Tutti vogliono “fare più gare”, ma pochi riconoscono che il vero problema nella gara d’appalto non è la piattaforma digitale: è la gestione documentale. Quando SPID, CIE, firme digitali e documenti societari sono sparsi tra PC, email, chiavette e persone diverse, ogni procedura diventa un’odissea. Non per la complessità tecnica, ma per il caos organizzativo che rallenta tutto.
Il punto
Quando invece tutto è ordinato, aggiornato e accessibile, cambia radicalmente l’approccio alla gara: si elimina almeno metà del tempo perso in ricerche, telefonate, “chi ce l’ha?”, “chi può firmare?”, “dov’è salvato?”.

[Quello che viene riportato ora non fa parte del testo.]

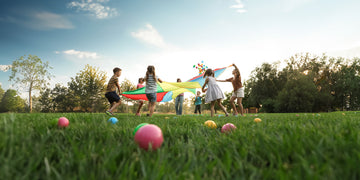 Children playing on grass during summer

E questo è solo il primo livello.
Poi arrivano le richieste che fanno davvero la differenza in un problema di gara d’appalto:
- fatturati analoghi
- bilanci
- servizi analoghi
- certificazioni
- CRE
- documenti del preposto
- e tutta quella documentazione che “serve subito”, non “quando rientra qualcuno”
La verità è semplice: questa è la situazione della maggior parte delle aziende italiane. Da quello che vedo ogni giorno, almeno 6 su 10 — dal Nord al Sud — lavorano ancora in modalità “caccia al tesoro”.
E non è solo un problema organizzativo. È anche un tema di alfabetizzazione digitale: molte persone non sanno gestire credenziali, sistemi digitali, piattaforme di gara, firme elettroniche, archivi condivisi.
Quando manca la competenza digitale, ogni procedura diventa più lenta, più fragile e più rischiosa.
Risultato
Il risultato è sempre lo stesso: si perde tempo, si perde controllo e si perdono opportunità preziose. La vera piattaforma che blocca le aziende non è digitale. È la scrivania.
E finché non si risolve questo problema nella gara d’appalto, nessun software potrà davvero migliorare le performance aziendali.